Africa fought the good fight and won. It's an example of obsessive nit-picking to dwell on the definition of "won".

Africa fought the good fight and won. It's an example of obsessive nit-picking to dwell on the definition of "won".

We all won freedom, except for the people of the so-called Saharawi Republic, whose Polisario Front still has to achieve full nationhood since Algeria and Morocco are at loggerheads over the future of this former Spanish colony.

If you are one of those African cynics always casting a jaundiced eye on the benefits of our freedom, then you might insist these people should not be in a hurry to be free - not if they could end up like Sudan, the DRC, Somalia, Zimbabwe or any other African country where the ordinary people live on less than R7 a day.

This is the cynic's view. Noncynics would be aghast at the idea that celebrating Africa Freedom Day should be low key, particularly since the gem in the Independence Crown, South Africa, has demonstrated traces of the mindless human slaughter so pilloried by the rest of the world as patently African.

So far, more than 40 people, foreigners and South Africans, have been killed - some burnt to death - in an orgy related to xenophobia.

At the time of writing the government of President Thabo Mbeki had undertaken to end the slaughter. But some foreigners might not be alive to celebrate the day on which the Organisation of African Unity was founded on May 25 1963.

The reasons for this carnage have not been explicitly identified. One theory was that criminal gangs were behind the atrocities; another was that one ethnic group was responsible for the slaughter, its major design to destroy the government's reputation.

A third theory was that there were genuine grievances among the urban poor and that this explosion of xenophobic terror had been forecast for some time.

The poor were bound to vent their fury on someone and their unfortunate targets were the defenceless immigrants from Zimbabwe, Malawi and Mozambique, accused of taking their jobs and their women.

So, in essence, Mbeki's government has been laggardly in implementing long-promised improvements to the lives of the urban poor.

In spite of its wealth, as displayed in the bustling First World metropolis of Johannesburg, South Africa has a sector so squalid and crime-infested it's as if it's on another planet.

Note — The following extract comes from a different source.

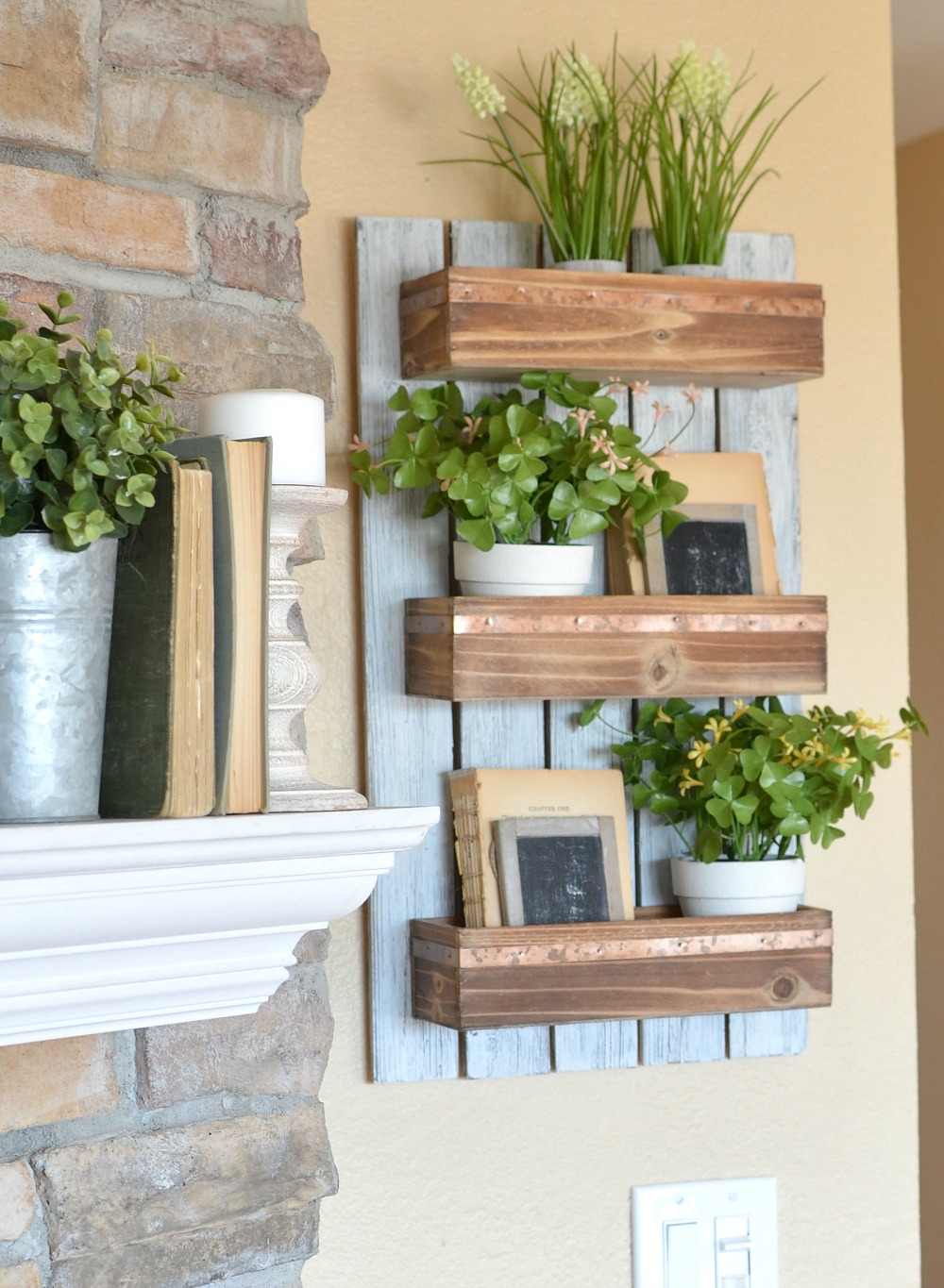 DIY Wooden Wall Planter. Farmhouse decor project great for spring.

The truth to confront is that this problem is not solely related to the influx of illegal immigrants.

The bigger picture encompasses Mbeki's sincerity in promising to tackle the legacy of apartheid.

The lives of the poor must undergo a visible and appreciable change for the better.

The government has the mandate to transform the economy, to let the whites know that apartheid is dead and buried. If there is a price to be paid it is to blast apartheid's legacy to smithereens, then everyone, including the whites, must bear their share of the burden without a gripe.